Foto do escritor: Eduardo RegisEduardo Regis

No dia em que o Papa morreu, estava num ônibus abafado passando por cima de São Cristóvão quando entrou um senhor (pela porta de saída) e começou a berrar:


“Vou morrer eu, vai morrer você. Até o Papa morreu. Todo mundo vai pro buraco!”

Depois de gritar isso umas quarenta vezes, ele anunciou que ficaria no ponto do cemitério. Alguém (um mais engraçadinho) perguntou o que ele faria lá e a resposta foi:


“Vou almoçar”.

Desde então, sempre imaginei que ele entraria no cemitério, escolheria uma sepultura fresca e com a calma de um escultor renascentista, arrancaria o tampo de cimento, chegaria ao caixão, que também abriria com habilidade e fineza, e então se banquetearia da carne rígida de algum cadáver. Com talheres, claro.

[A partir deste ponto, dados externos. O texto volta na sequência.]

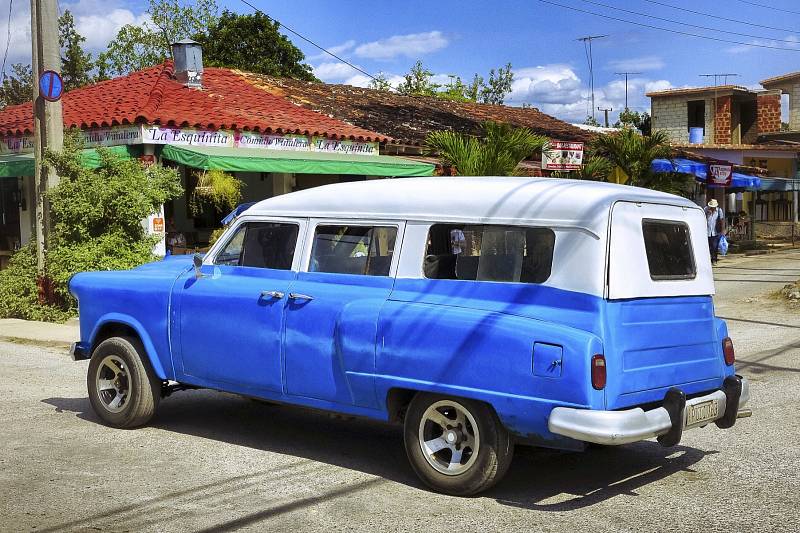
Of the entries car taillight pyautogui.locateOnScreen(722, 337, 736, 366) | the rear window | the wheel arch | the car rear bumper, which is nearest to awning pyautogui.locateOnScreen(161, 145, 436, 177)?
the wheel arch

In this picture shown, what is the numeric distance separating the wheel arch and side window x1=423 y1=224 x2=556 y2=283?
8.07 ft

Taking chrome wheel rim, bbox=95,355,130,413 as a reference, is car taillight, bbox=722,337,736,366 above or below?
above

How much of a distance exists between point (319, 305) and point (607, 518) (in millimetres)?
2268

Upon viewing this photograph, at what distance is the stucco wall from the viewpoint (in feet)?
144

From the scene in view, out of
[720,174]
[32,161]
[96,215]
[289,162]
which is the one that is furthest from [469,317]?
[720,174]

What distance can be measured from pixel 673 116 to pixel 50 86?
114ft

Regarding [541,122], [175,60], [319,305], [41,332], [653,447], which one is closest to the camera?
[319,305]

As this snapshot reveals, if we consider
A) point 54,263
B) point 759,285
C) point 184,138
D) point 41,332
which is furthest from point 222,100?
point 759,285

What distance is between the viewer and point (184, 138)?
58.5 ft

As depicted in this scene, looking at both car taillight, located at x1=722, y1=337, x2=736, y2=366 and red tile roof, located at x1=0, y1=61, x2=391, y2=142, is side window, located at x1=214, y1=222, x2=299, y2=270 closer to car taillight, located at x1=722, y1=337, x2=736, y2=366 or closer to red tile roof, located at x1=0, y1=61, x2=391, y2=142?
car taillight, located at x1=722, y1=337, x2=736, y2=366

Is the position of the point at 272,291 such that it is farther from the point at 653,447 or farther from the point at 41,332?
the point at 41,332

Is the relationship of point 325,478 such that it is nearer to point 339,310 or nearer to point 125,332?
point 339,310

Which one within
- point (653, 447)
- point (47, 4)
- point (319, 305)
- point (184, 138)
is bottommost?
point (653, 447)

Fico pensando se o sonho dele não era ir ao Vaticano devorar o Papa. Não temos Papa aqui, mas se ele fosse paciente, podia devorar um Cardeal. Talvez carne de sacerdote seja boa pro coração. A língua deve ser fibrosa, penso, de tanto falar latim. Carne de pitboy deve ser dura. Já a dos gerentes de banco, mole. Talvez o cérebro de cientistas sejam indigestos, mas não o de senhorinhas que passam os dias a tricotar a vida alheia. E o que seria bom para acompanhar? 

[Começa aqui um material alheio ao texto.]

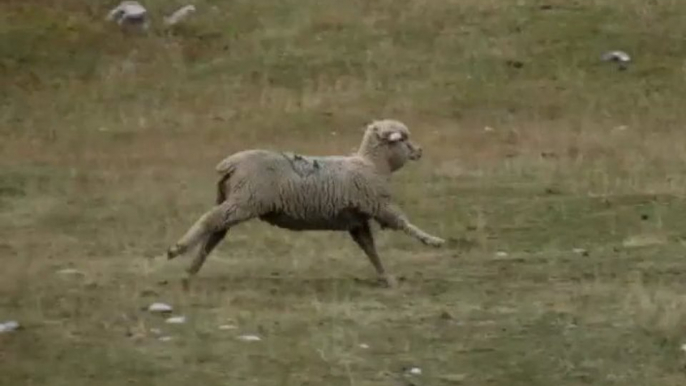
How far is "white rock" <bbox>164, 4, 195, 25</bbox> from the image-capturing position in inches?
870

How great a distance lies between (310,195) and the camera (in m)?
9.49

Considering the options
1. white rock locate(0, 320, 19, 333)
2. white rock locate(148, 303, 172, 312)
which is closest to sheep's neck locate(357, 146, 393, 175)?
white rock locate(148, 303, 172, 312)

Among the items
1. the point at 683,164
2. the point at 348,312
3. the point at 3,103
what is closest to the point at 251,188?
the point at 348,312

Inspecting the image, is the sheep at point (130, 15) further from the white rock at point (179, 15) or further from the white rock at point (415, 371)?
the white rock at point (415, 371)

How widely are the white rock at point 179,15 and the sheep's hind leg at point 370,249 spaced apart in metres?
12.7

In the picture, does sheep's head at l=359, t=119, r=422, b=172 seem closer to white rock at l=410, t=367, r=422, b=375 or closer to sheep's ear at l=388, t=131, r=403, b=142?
sheep's ear at l=388, t=131, r=403, b=142

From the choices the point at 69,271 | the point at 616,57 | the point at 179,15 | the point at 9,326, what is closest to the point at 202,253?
the point at 69,271

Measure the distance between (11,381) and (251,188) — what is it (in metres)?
2.88

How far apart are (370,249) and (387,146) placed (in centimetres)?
66

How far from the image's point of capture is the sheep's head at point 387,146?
9891 mm

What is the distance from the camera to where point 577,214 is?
12477 millimetres

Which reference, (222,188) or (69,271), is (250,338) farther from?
(69,271)

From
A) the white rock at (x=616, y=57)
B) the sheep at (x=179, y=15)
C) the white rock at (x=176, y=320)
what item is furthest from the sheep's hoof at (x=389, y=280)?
the sheep at (x=179, y=15)

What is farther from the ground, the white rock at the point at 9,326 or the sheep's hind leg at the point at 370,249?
the sheep's hind leg at the point at 370,249
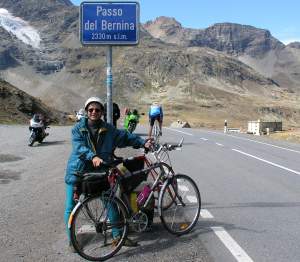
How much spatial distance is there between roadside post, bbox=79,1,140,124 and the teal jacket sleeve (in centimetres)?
575

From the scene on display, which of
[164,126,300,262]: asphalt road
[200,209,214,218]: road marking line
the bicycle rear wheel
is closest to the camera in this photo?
the bicycle rear wheel

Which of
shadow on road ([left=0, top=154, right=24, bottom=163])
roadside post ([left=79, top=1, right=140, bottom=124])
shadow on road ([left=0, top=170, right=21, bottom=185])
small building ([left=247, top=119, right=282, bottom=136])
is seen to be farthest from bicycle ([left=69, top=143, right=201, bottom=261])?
small building ([left=247, top=119, right=282, bottom=136])

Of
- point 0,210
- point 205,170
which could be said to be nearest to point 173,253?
point 0,210

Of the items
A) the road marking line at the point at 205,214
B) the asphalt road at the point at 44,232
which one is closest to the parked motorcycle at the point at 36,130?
the asphalt road at the point at 44,232

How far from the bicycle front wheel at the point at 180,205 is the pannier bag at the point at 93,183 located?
107 centimetres

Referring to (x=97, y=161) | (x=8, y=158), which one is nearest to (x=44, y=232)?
(x=97, y=161)

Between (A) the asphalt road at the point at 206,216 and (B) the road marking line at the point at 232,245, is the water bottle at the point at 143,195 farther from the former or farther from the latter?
(B) the road marking line at the point at 232,245

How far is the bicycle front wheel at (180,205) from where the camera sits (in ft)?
23.6

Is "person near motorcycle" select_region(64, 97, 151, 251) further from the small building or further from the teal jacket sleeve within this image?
the small building

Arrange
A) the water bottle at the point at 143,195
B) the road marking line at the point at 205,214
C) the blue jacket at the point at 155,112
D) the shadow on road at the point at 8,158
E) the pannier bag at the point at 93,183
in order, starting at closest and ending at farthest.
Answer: the pannier bag at the point at 93,183
the water bottle at the point at 143,195
the road marking line at the point at 205,214
the shadow on road at the point at 8,158
the blue jacket at the point at 155,112

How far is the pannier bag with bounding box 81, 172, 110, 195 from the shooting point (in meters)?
6.23

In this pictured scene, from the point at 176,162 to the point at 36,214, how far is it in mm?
7577

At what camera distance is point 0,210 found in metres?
8.75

Vinho tinto é batido. Imagino que Underberg, para a digestão.

A sobremesa, ignoro qual seria. Se há partes doces em pessoas, nunca as conheci. 

Depois disso, sempre que pegava o ônibus ficava atento. Ansiava por encontrar novamente o devorador de corpos, mas nunca mais o vi. Talvez a polícia o tenha capturado. Pode ser que os coveiros, fartos de sua bagunça, o tenham “apagado”. 

É possível também que a carne de uma vítima de envenenamento o tenha vencido. Fico triste ao pensar naquele homem. Não por ele, que parecia feliz ao declarar que almoçaria no cemitério. Fico triste por mim, que nunca fiz algo tão interessante quanto bater uma boquinha sentado em túmulo. Sempre me alimento em cadeiras ou até em pé. Às vezes em casa, outras nos restaurantes, como todo mundo mais faz.

Talvez um dia eu me inspire nele e leve uma quentinha ao cemitério. Porém, não vou de ônibus, que anda insuportável. Vou de Uber. Vale mais a pena. Será que me deixariam esquentar um PF de frango à milanesa no crematório?